A decisão não libera a terceirização total do serviços, mas permite que a administração pública possa fazer junto a empresas terceirizadas a locação dos radares e dos softwares que comandam os equipamentos.

A prefeitura comemorou a sentença que, segundo ela, “permite a administração municipal efetuar seu poder de polícia e fiscalização do trânsito sem restrições”.

A sentença do TJ-SP é mais um capítulo numa novela que teve início em 2015, quando uma empresa venceu licitação para instalação de radares. O processo ficou parado por dois anos e foi retomado no atual governo.

Os vereadores, porém, já tinham aprovado lei que proibia a terceirização desse tipo de serviço na cidade. O prefeito Daniel Alonso (PSDB) vetou a lei, que acabou retornando à Câmara. Os vereadores, então, decidiram derrubar o veto e promulgar a lei proibindo a terceirização do serviço.

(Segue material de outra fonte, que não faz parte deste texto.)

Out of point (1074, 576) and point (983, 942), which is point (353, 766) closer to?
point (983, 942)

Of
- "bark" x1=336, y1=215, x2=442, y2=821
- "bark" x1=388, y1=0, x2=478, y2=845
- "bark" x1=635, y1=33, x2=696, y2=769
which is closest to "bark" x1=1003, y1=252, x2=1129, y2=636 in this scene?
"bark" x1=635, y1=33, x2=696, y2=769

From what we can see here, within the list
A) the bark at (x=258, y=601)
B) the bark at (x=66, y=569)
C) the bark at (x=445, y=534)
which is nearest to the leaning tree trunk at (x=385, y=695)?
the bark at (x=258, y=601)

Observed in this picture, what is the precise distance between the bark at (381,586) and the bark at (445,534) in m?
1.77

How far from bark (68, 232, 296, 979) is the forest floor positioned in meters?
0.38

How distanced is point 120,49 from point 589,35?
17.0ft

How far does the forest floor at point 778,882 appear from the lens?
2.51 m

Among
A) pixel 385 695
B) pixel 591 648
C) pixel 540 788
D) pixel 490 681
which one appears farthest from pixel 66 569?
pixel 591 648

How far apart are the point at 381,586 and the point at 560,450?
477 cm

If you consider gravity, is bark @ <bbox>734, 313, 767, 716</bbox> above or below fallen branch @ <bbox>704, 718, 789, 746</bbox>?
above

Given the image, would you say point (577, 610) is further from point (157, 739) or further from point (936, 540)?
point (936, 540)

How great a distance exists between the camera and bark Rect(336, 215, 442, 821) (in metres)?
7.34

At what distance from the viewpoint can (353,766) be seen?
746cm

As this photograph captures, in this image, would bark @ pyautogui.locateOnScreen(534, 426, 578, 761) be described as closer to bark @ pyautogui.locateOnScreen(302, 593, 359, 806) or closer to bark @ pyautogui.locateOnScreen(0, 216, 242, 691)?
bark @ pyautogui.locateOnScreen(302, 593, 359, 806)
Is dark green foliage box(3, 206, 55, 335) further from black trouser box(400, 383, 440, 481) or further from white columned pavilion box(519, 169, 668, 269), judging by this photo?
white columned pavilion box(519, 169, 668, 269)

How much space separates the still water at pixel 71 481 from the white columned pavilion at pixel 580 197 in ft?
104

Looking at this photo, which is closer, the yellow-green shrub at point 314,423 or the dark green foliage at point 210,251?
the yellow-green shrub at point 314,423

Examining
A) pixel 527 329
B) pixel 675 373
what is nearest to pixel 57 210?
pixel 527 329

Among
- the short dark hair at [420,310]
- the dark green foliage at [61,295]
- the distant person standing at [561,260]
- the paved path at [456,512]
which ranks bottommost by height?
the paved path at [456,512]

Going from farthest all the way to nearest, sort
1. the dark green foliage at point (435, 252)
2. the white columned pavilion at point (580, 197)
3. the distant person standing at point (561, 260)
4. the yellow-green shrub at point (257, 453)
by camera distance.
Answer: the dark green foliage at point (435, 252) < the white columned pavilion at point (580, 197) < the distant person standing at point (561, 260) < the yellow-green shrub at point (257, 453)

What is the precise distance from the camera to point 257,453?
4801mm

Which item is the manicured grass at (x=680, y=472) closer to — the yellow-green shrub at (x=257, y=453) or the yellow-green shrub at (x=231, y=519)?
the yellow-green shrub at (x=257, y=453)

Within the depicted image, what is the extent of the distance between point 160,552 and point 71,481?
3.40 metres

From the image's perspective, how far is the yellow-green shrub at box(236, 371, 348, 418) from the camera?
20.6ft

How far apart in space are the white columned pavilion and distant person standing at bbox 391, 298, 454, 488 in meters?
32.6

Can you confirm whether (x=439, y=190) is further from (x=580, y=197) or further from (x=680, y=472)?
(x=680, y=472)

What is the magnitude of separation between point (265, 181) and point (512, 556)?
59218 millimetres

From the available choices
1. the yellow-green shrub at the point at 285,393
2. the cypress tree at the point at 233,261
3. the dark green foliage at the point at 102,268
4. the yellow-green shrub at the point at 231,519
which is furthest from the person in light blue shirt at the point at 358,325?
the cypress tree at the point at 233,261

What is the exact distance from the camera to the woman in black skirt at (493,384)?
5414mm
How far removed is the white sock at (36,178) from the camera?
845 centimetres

Porém, um dia antes de a lei entrar em vigor, a prefeitura homologou a empresa vencedora da licitação e assinou o contrato de serviço. O contrato previa a instalação de pelo menos 24 equipamentos, entre radares de velocidade e lombofaixas, a um custo estimado em R$ 2,1 milhões.

Em maio deste ano, TJ-SP suspendeu a licitação e a contratação da empresa que seria responsável pela instalação de radares. Segundo a decisão, a suspensão tinha como objetivo evitar possível dano aos cofres públicos.